__WORK ITEM__
Each record must be reproduced exactly as it is shown.

__DATA EXTRACT__
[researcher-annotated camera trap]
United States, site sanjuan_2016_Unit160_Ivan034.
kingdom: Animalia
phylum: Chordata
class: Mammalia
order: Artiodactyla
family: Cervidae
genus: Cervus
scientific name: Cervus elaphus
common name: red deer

__ANSWER TO THE EXERCISE__
[researcher-annotated camera trap]
United States, site sanjuan_2016_Unit160_Ivan034.
kingdom: Animalia
phylum: Chordata
class: Mammalia
order: Artiodactyla
family: Cervidae
genus: Cervus
scientific name: Cervus elaphus
common name: red deer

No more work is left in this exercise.